-------- DATA ROWS

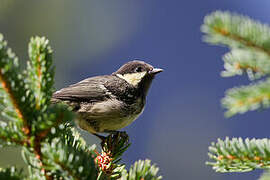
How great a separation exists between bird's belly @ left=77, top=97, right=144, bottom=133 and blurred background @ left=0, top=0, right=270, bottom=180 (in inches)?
48.8

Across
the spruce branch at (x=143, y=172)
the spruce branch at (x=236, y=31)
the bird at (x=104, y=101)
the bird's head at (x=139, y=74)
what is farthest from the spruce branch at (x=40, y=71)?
the bird's head at (x=139, y=74)

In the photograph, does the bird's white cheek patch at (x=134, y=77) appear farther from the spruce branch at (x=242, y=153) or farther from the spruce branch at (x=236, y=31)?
the spruce branch at (x=236, y=31)

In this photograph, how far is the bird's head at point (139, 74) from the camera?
322 cm

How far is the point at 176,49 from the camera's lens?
1167 cm

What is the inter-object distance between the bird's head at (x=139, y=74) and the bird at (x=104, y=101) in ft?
0.16

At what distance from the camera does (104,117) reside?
273cm

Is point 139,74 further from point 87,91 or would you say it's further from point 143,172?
point 143,172

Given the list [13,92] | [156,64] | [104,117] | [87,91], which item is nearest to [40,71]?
[13,92]

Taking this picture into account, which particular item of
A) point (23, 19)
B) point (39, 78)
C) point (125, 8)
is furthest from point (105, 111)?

----------------

Reproduce all of the material above word for word, leaving out the pictures.

How great a separation exists between bird's belly @ left=77, top=97, right=144, bottom=133 and blurred background @ left=0, top=0, right=270, bottom=180 (in inches)?
48.8

Across
the spruce branch at (x=143, y=172)
the spruce branch at (x=236, y=31)
the bird at (x=104, y=101)
the bird's head at (x=139, y=74)
what is farthest from the spruce branch at (x=40, y=71)?
the bird's head at (x=139, y=74)

In the photograph, does the bird's white cheek patch at (x=134, y=77) appear farther from the spruce branch at (x=242, y=153) or farther from the spruce branch at (x=236, y=31)?
the spruce branch at (x=236, y=31)

In this photograph, how far is the bird's head at point (139, 74) from the camera?
322 cm

How far is the point at 176,49 from the camera's lens?
1167 cm

What is the inter-object distance between the bird's head at (x=139, y=74) and the bird at (x=104, y=101) in ft?
0.16

At what distance from the camera does (104,117) reside?
273cm

Is point 139,74 further from point 87,91 or would you say it's further from point 143,172?
point 143,172

Given the list [13,92] | [156,64] | [104,117] | [87,91], which item is nearest to [40,71]?
[13,92]

Taking this picture into account, which particular item of
A) point (23, 19)
B) point (39, 78)
C) point (125, 8)
is furthest from point (105, 111)?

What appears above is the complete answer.